> [Quoted text]

▼

# Claustrophobic/ fear of lifts...



## twne (Aug 21, 2014)

Hello All;

Just a post to get me started...

I have just accepted a relocation offer which will see me starting on 04/01/15 in Dubai. 

My question, is perhaps an unusual one; Would having a fear of enclosed spaces (lifts especially) be a problem for life in Dubai? / Does anyone have experience living with this particular fear in Dubai?

I think where we choose to live would be the biggest concern. The office is in Jebel Ali so I would need to choose something within commutable distance. 

I was thinking something on the Palm Jumeirah. Looking at the property websites my housing allowance should cover a 2 bed apartment there.

Can anyone offer advice on finding a property on a low floor (accessible by stairs)?

Thanks,


----------



## Jowhara (Aug 10, 2014)

Fear of lifts is more common than you can imagine. I know several people who have it. Some of them have overcome it. It's not very difficult to overcome. I myself don't like flats very high up. Not because I have a fear of lifts. But because what will happen if there's a fire or earthquake? Running down so many flights of stairs is going to be horrible. And what happens if the lights go out too? Most building staircases don't even have windows so it'll be complete darkness. 

This is why it's always better to get an apartment on a lower floor or rent a villa instead of an apartment.


----------



## xxxxxxxxxxxxxxxxxStewartC (Mar 3, 2012)

On what floor is your office?


----------



## twowheelsgood (Feb 21, 2013)

Unless you are in a Palm villa, the Shoreline apartments are 10 floors or more high. There are stairs but not commonly used. The lower floors are very busy as you have road, or a bar or a monorail right outside your window.

You may be better seeking a villa unit somewhere else.


----------



## twne (Aug 21, 2014)

It is my wife with the fear and as we are a young couple (no kids) we thought we would be more comfortable in a more central apartment, rather than a villa. 

My feelings are we would be better to wait until we are both out there and view some apartments and villas. Just looking for some general advice or similar experiences. 

Thanks for the comments.


----------



## pamela0810 (Apr 5, 2010)

▲

> [Data excerpt]
▼

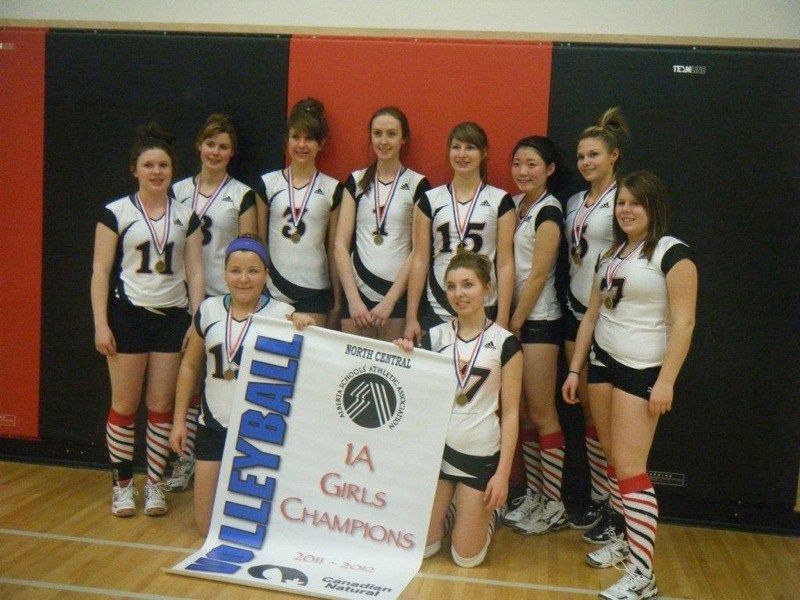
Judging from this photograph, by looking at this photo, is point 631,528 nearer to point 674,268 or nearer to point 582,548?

▲

> [Exercise prompt] Reproduce the passage of the forum thread running from "Just a post" down to "fear in Dubai?". Rely only on the forum thread, not on the data.

> [The solution]
Just a post to get me started...

I have just accepted a relocation offer which will see me starting on 04/01/15 in Dubai. 

My question, is perhaps an unusual one; Would having a fear of enclosed spaces (lifts especially) be a problem for life in Dubai? / Does anyone have experience living with this particular fear in Dubai?